In January 2010 she was accused of slander, allegedly "insulting the Uzbek people" after she produced her book portraying rural Uzbekistan and Uzbek traditions. She was charged on January 13, after an expert panel of 'specialists in the fields of religious affairs, spirituality, and psychology' found that her images portrayed Uzbekistan in a negative light to Western audiences: "a foreigner who has never been to Uzbekistan, but who is familiar with this album, would reach the conclusion that [Uzbekistan] is a country where people live in the Middle Ages".

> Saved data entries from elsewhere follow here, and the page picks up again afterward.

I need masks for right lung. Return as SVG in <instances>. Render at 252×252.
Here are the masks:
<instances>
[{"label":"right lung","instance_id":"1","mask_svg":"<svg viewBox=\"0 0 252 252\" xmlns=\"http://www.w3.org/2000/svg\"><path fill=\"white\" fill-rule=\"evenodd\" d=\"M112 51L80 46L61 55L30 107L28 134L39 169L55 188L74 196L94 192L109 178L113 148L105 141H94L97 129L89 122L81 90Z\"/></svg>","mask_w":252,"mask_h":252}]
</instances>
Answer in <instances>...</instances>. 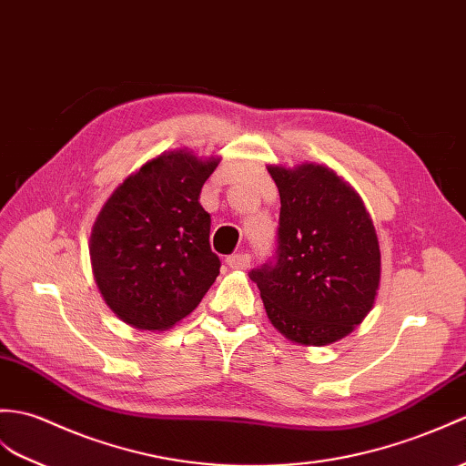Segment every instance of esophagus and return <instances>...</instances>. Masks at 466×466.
<instances>
[{"instance_id": "1", "label": "esophagus", "mask_w": 466, "mask_h": 466, "mask_svg": "<svg viewBox=\"0 0 466 466\" xmlns=\"http://www.w3.org/2000/svg\"><path fill=\"white\" fill-rule=\"evenodd\" d=\"M252 262V256L250 254H232L226 258V264H228L232 269H246Z\"/></svg>"}]
</instances>
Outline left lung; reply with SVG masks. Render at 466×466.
<instances>
[{"label":"left lung","instance_id":"1","mask_svg":"<svg viewBox=\"0 0 466 466\" xmlns=\"http://www.w3.org/2000/svg\"><path fill=\"white\" fill-rule=\"evenodd\" d=\"M279 190L274 256L252 269L274 328L301 345L345 338L373 308L381 254L361 198L333 170L269 167Z\"/></svg>","mask_w":466,"mask_h":466}]
</instances>
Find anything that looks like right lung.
I'll use <instances>...</instances> for the list:
<instances>
[{"label": "right lung", "instance_id": "obj_1", "mask_svg": "<svg viewBox=\"0 0 466 466\" xmlns=\"http://www.w3.org/2000/svg\"><path fill=\"white\" fill-rule=\"evenodd\" d=\"M218 160L165 153L118 187L96 216L91 262L96 286L118 318L162 331L187 318L220 274L210 248L204 182Z\"/></svg>", "mask_w": 466, "mask_h": 466}]
</instances>
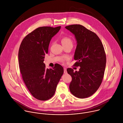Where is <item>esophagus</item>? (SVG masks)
<instances>
[{"instance_id": "obj_1", "label": "esophagus", "mask_w": 123, "mask_h": 123, "mask_svg": "<svg viewBox=\"0 0 123 123\" xmlns=\"http://www.w3.org/2000/svg\"><path fill=\"white\" fill-rule=\"evenodd\" d=\"M64 73H65V74H66V73H67V69L66 68H64Z\"/></svg>"}]
</instances>
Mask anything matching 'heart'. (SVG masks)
<instances>
[{
    "label": "heart",
    "instance_id": "heart-1",
    "mask_svg": "<svg viewBox=\"0 0 123 123\" xmlns=\"http://www.w3.org/2000/svg\"><path fill=\"white\" fill-rule=\"evenodd\" d=\"M61 43L62 45H65V44H73V42L72 40L69 38L68 37L65 36L63 37L62 39H61Z\"/></svg>",
    "mask_w": 123,
    "mask_h": 123
}]
</instances>
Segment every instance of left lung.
<instances>
[{
    "mask_svg": "<svg viewBox=\"0 0 123 123\" xmlns=\"http://www.w3.org/2000/svg\"><path fill=\"white\" fill-rule=\"evenodd\" d=\"M72 32L77 41L74 65L80 67L79 71L71 68L67 72L72 77L69 84L71 93L83 99L94 94L101 85L105 73L106 58L103 43L94 32L80 24L65 27Z\"/></svg>",
    "mask_w": 123,
    "mask_h": 123,
    "instance_id": "obj_1",
    "label": "left lung"
}]
</instances>
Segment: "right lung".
Returning a JSON list of instances; mask_svg holds the SVG:
<instances>
[{
    "instance_id": "add662e5",
    "label": "right lung",
    "mask_w": 123,
    "mask_h": 123,
    "mask_svg": "<svg viewBox=\"0 0 123 123\" xmlns=\"http://www.w3.org/2000/svg\"><path fill=\"white\" fill-rule=\"evenodd\" d=\"M60 28L39 27L23 39L19 48V68L22 79L31 95L40 101L53 96L64 73L59 64H56L52 69H46L43 63L50 41Z\"/></svg>"
}]
</instances>
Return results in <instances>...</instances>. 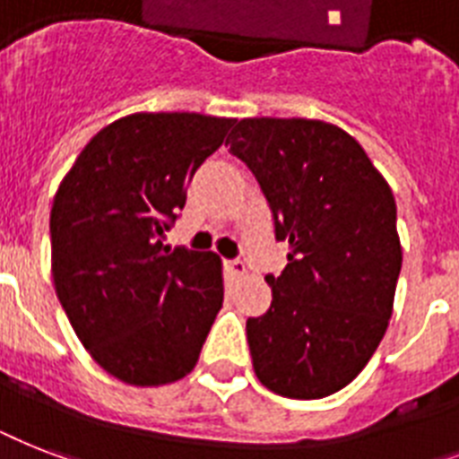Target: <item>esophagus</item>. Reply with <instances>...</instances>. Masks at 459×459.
<instances>
[{"label": "esophagus", "instance_id": "34e87169", "mask_svg": "<svg viewBox=\"0 0 459 459\" xmlns=\"http://www.w3.org/2000/svg\"><path fill=\"white\" fill-rule=\"evenodd\" d=\"M226 269H229V273L233 276V279H240V276H245V273H247V264H245L243 259L226 262Z\"/></svg>", "mask_w": 459, "mask_h": 459}]
</instances>
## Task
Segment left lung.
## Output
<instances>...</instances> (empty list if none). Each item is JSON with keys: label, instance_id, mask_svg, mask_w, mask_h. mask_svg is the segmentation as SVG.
Masks as SVG:
<instances>
[{"label": "left lung", "instance_id": "1", "mask_svg": "<svg viewBox=\"0 0 459 459\" xmlns=\"http://www.w3.org/2000/svg\"><path fill=\"white\" fill-rule=\"evenodd\" d=\"M288 243L272 307L247 319L255 374L283 398L341 391L384 338L403 266L391 186L350 133L316 118H243L226 140Z\"/></svg>", "mask_w": 459, "mask_h": 459}]
</instances>
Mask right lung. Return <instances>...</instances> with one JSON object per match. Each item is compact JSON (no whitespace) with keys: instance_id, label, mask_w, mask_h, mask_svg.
Returning <instances> with one entry per match:
<instances>
[{"instance_id":"1","label":"right lung","mask_w":459,"mask_h":459,"mask_svg":"<svg viewBox=\"0 0 459 459\" xmlns=\"http://www.w3.org/2000/svg\"><path fill=\"white\" fill-rule=\"evenodd\" d=\"M233 124L193 111L117 118L82 147L54 195V288L92 359L124 384L187 377L221 309V257L171 250L164 233Z\"/></svg>"}]
</instances>
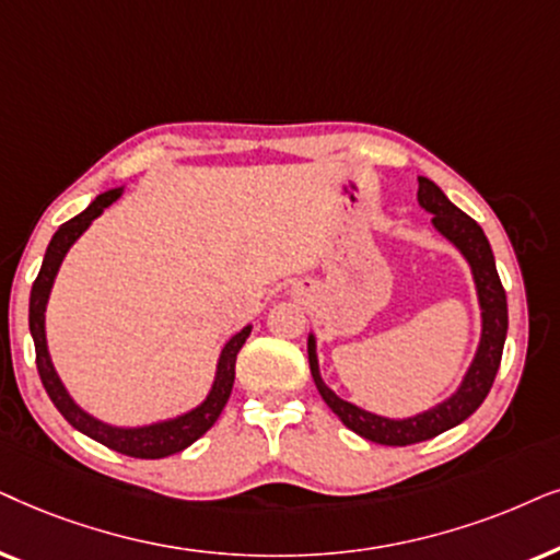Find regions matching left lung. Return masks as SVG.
<instances>
[{
    "mask_svg": "<svg viewBox=\"0 0 560 560\" xmlns=\"http://www.w3.org/2000/svg\"><path fill=\"white\" fill-rule=\"evenodd\" d=\"M417 182H420V186H417V202H420L428 212H432V225L438 228V233L448 237V241L464 253L468 264H471L476 292H479L481 302L483 332L479 350H476V358L471 369H468L464 384H460V389L453 394L451 399H445L443 405L430 409V412L409 417V420H389V417L371 415L366 409H358L355 405H350V401L335 397V394L325 386L323 378H319L315 338H310V371L317 384V392L323 394L325 405L340 417L346 428L378 445H412L430 441V438L441 435V432L464 422L466 417H471L476 409L481 407V401L487 399L491 384H494L506 338V294L502 281H499L494 253H491L487 235H483L479 222L468 218L466 212H460L458 207L445 197L441 186H435L424 176L417 178Z\"/></svg>",
    "mask_w": 560,
    "mask_h": 560,
    "instance_id": "obj_1",
    "label": "left lung"
}]
</instances>
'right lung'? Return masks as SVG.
Here are the masks:
<instances>
[{"label":"right lung","instance_id":"add662e5","mask_svg":"<svg viewBox=\"0 0 560 560\" xmlns=\"http://www.w3.org/2000/svg\"><path fill=\"white\" fill-rule=\"evenodd\" d=\"M119 197V189L104 191L94 199L92 205L86 207L84 212L77 214V218L63 222L61 228L56 230V235L50 237V245L46 250V258H43L40 273H37L33 292H30V332H33L35 340V363L37 374H40V382L46 386L50 401H54L58 412H61L69 424H73L79 432L92 438V441L107 445V448L122 453V456L130 458H166L174 456V453L189 448L194 441L205 435L207 430L218 422L222 409H225L230 392H233L235 382V358L241 353L243 342L248 340L250 327H243L241 332L235 335L233 340L228 342L225 350H222L220 363H218V378H214V386L202 405L191 409L189 415L176 417V420L148 424V428H112V424H104L94 420L92 415H86L84 409L73 405V399L66 394L61 378L56 376L54 363H50L48 346H46V304L50 287H54V279L58 273V266L66 256V250L71 248L73 241L84 233V230L92 225L94 218H100L104 207H109Z\"/></svg>","mask_w":560,"mask_h":560}]
</instances>
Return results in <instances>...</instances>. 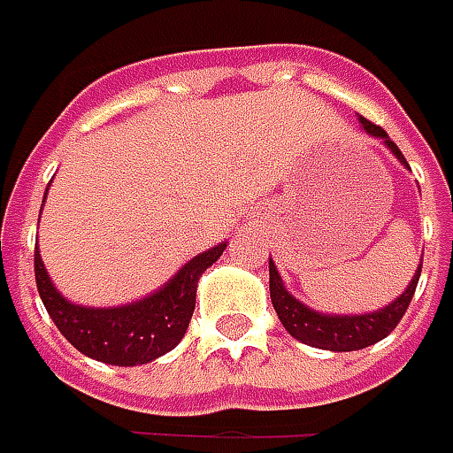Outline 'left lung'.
I'll return each mask as SVG.
<instances>
[{"label": "left lung", "mask_w": 453, "mask_h": 453, "mask_svg": "<svg viewBox=\"0 0 453 453\" xmlns=\"http://www.w3.org/2000/svg\"><path fill=\"white\" fill-rule=\"evenodd\" d=\"M361 125H364V130L368 134L381 137L398 160L406 163V157L401 155L396 142H391L388 134L383 133L379 125H373L366 118H361ZM268 265H271V301H273L275 313L283 323V328L293 338H298L301 343H308L313 349H323V351H358V349L373 346L381 338H386L396 328L398 320L403 319L406 308L411 303L416 283H418V275H421V263H418V271L411 278L409 288L403 290L394 303H388L376 313H366V316H323V313H316V311L305 308L303 303H298L288 290L283 288V280L275 271L273 260Z\"/></svg>", "instance_id": "left-lung-1"}]
</instances>
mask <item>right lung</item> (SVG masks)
<instances>
[{
  "label": "right lung",
  "instance_id": "obj_1",
  "mask_svg": "<svg viewBox=\"0 0 453 453\" xmlns=\"http://www.w3.org/2000/svg\"><path fill=\"white\" fill-rule=\"evenodd\" d=\"M223 250L226 242L200 253L185 263L165 288L122 308H82L65 301L44 271L37 248L35 278L50 319L77 351L102 364L137 366L150 364L178 346L196 311L197 280L205 268L223 256Z\"/></svg>",
  "mask_w": 453,
  "mask_h": 453
}]
</instances>
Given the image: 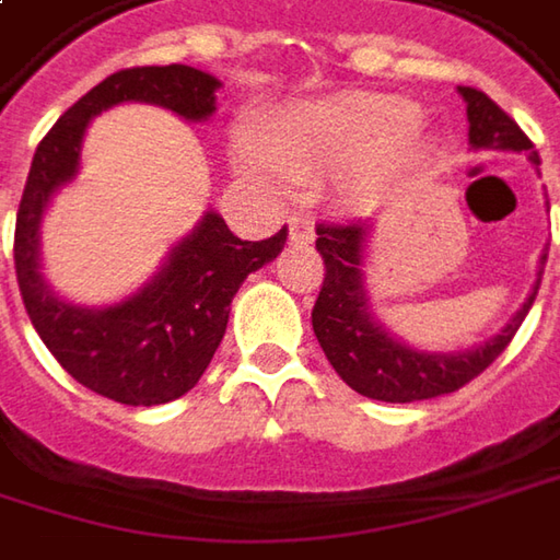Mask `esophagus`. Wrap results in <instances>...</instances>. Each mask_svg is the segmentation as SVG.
Returning <instances> with one entry per match:
<instances>
[{"label": "esophagus", "mask_w": 560, "mask_h": 560, "mask_svg": "<svg viewBox=\"0 0 560 560\" xmlns=\"http://www.w3.org/2000/svg\"><path fill=\"white\" fill-rule=\"evenodd\" d=\"M315 238V223L308 220V217H293L290 220V242H295V245H305V242H312Z\"/></svg>", "instance_id": "esophagus-1"}]
</instances>
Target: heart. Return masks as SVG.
<instances>
[{"mask_svg": "<svg viewBox=\"0 0 560 560\" xmlns=\"http://www.w3.org/2000/svg\"><path fill=\"white\" fill-rule=\"evenodd\" d=\"M419 106L387 94H334L267 113L236 148L238 170L261 183H315L419 154Z\"/></svg>", "mask_w": 560, "mask_h": 560, "instance_id": "heart-1", "label": "heart"}]
</instances>
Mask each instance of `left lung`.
Masks as SVG:
<instances>
[{
  "label": "left lung",
  "instance_id": "left-lung-1",
  "mask_svg": "<svg viewBox=\"0 0 560 560\" xmlns=\"http://www.w3.org/2000/svg\"><path fill=\"white\" fill-rule=\"evenodd\" d=\"M460 94L466 100L472 148L517 151V154L526 151L533 163H539L533 141L494 100H489L476 88H460ZM365 238H369V223H362V220L318 223L315 248L324 258V283L322 293L315 299V308H312V327H315V337L322 343L327 362L334 365V372L362 397L384 400V404L432 400L441 394H454L476 375H482L514 340V334L526 318V312L533 308V299L542 283L546 255L539 258L533 293L520 305V312L501 334L463 352L412 350L404 340L390 337L369 308L365 273H362Z\"/></svg>",
  "mask_w": 560,
  "mask_h": 560
}]
</instances>
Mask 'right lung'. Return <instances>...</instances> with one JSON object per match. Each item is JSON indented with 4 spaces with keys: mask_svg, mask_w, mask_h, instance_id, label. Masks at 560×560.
Instances as JSON below:
<instances>
[{
    "mask_svg": "<svg viewBox=\"0 0 560 560\" xmlns=\"http://www.w3.org/2000/svg\"><path fill=\"white\" fill-rule=\"evenodd\" d=\"M217 88L213 74L191 66L116 71L59 116L27 173L14 220V273L24 308L59 365L116 404H170L198 384L226 334L233 295L252 270L280 255L287 226L261 242H242L220 213L208 210L151 283L116 305L84 308L59 299L43 280V210L59 185L74 179L81 138L97 113L135 100L201 122L217 109Z\"/></svg>",
    "mask_w": 560,
    "mask_h": 560,
    "instance_id": "right-lung-1",
    "label": "right lung"
}]
</instances>
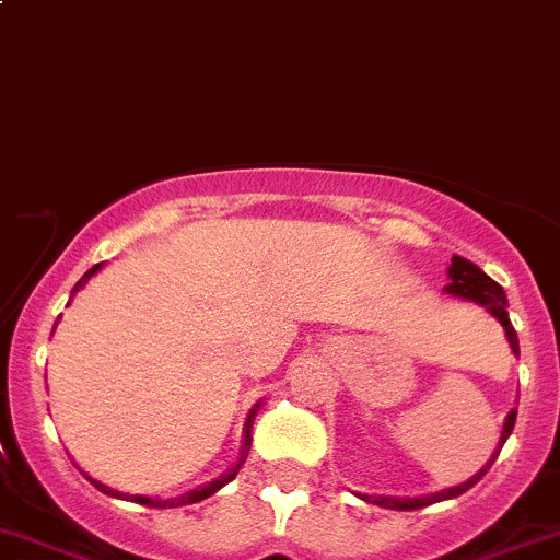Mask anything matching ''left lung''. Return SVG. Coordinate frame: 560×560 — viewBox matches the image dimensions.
<instances>
[{"label": "left lung", "instance_id": "left-lung-1", "mask_svg": "<svg viewBox=\"0 0 560 560\" xmlns=\"http://www.w3.org/2000/svg\"><path fill=\"white\" fill-rule=\"evenodd\" d=\"M448 279H452V281H448V287H446L448 295L465 298V301H474V303H479V306H485L487 312H490L492 317H495L498 323L503 325V330H506L509 347H512L514 355H520L517 330H514L512 319H509V301H506V292H503V287L498 284V281H492L490 276H487L485 270L479 268V265L468 262L465 257H452V265H448ZM514 421H517V410L509 412L506 421H503L501 443H498V448H495V454L490 457V463H487L485 468L479 470V474L470 476L468 481H463V485L452 487V490L435 492V495H427V498H388V495L369 498V495H363V501H372V503H377V506H383V509H399V512H410V509H421V506H430V503L448 501V498L463 495V492H468L470 487H474L476 481H479L481 476L490 470V465L495 463L498 454H501V448H503V443H506V438L512 435Z\"/></svg>", "mask_w": 560, "mask_h": 560}]
</instances>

In February 2010 she was found guilty of slandering and insulting the Uzbek people, but could walk away free. Though the charges carried a prison sentence of up to three years imprisonment, the judge waived a penalty saying that the convict was granted an amnesty in honor of the 18th anniversary of Uzbek independence. She said she intended to appeal the conviction.

"Portsmouth University Pugwash" columnist Mark Norman commented that, "Umida Akhmedova is an Uzbek photographer who, in 2007, produced an album of images of the everyday lives of the people of Uzbekistan. The album, titled "Men and Women: Dawn to Dusk", contains more than 100 images of Uzbek traditions and customs. The images, which are of simple and everyday scenes, have been severely lambasted by the Uzbek authorities, who have claimed the images portray the people of Uzbekistan as "backward". The government authorities have since charged Akhmedova with "slander" and "insult" against her own nation. The news of Umida Akhmedova's case spread around the world like wildfire, being picked up by many international news providers along the way.